# TASK BRIEF
Transcribe word for word the part of the email about the small book on equations that starts at the words "I have Kim Sorvig's" and stops after "browse them both.".

# EXCERPTED PASSAGE
I have Kim Sorvig's copy of The Equations.  Fascinating stunt:  
introduces the concepts of what several parts of equations are:  
derivative, integral, differential equation, ...

The did this to dispel the idea that equations reduce the readership  
of books.  So its sorta how to read equations: the change in this  
thingy plus the exponent of that thingy, summed over this range is  
really the energy of the system .. sort of thing.

Innovative book design as well, very small book, very elegantly put  
together.

I sent off for the relativity book so by friday we can browse them both.

    -- Owen


On Aug 5, 2008, at 10:47 PM, Marcus G. Daniels wrote:

> Carl Tollander wrote:
>> I was fortunately (hoo boy!) wrong, this is different and may be much
>> related to my questions about observers, but I came away very  
>> motivated
>> by the clarity of the talk to peruse his books on quantum computing,
>> which were highly recommended by Those In The Know (you know who you
>> are) as being popular books that are highly non-pandering ( see
>> http://tinyurl.com/5q25so ).  Anybody else motivated to make sense of
>> these and if so, which one?

# DATASET SECTION
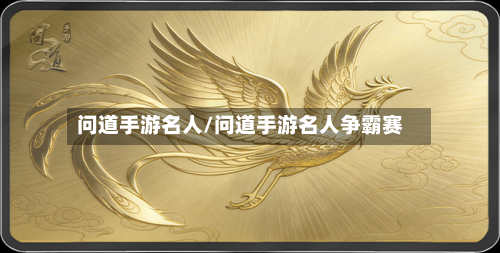 问道手游名人/问道手游名人争霸赛-第2张图片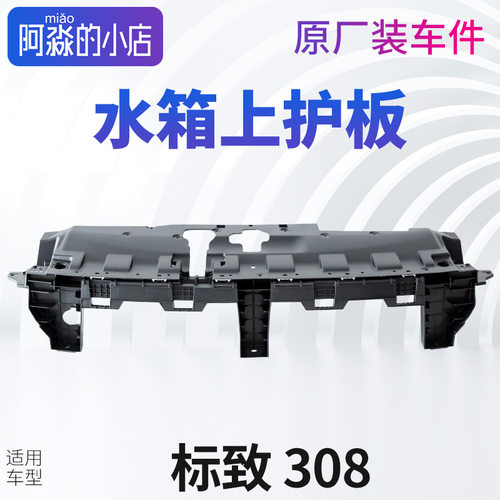 标致308水箱上护板新前杠加强骨架水箱上盖板标志308水箱饰板护板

# EXPECTED ANSWER
I have Kim Sorvig's copy of The Equations.  Fascinating stunt:  
introduces the concepts of what several parts of equations are:  
derivative, integral, differential equation, ...

The did this to dispel the idea that equations reduce the readership  
of books.  So its sorta how to read equations: the change in this  
thingy plus the exponent of that thingy, summed over this range is  
really the energy of the system .. sort of thing.

Innovative book design as well, very small book, very elegantly put  
together.

I sent off for the relativity book so by friday we can browse them both.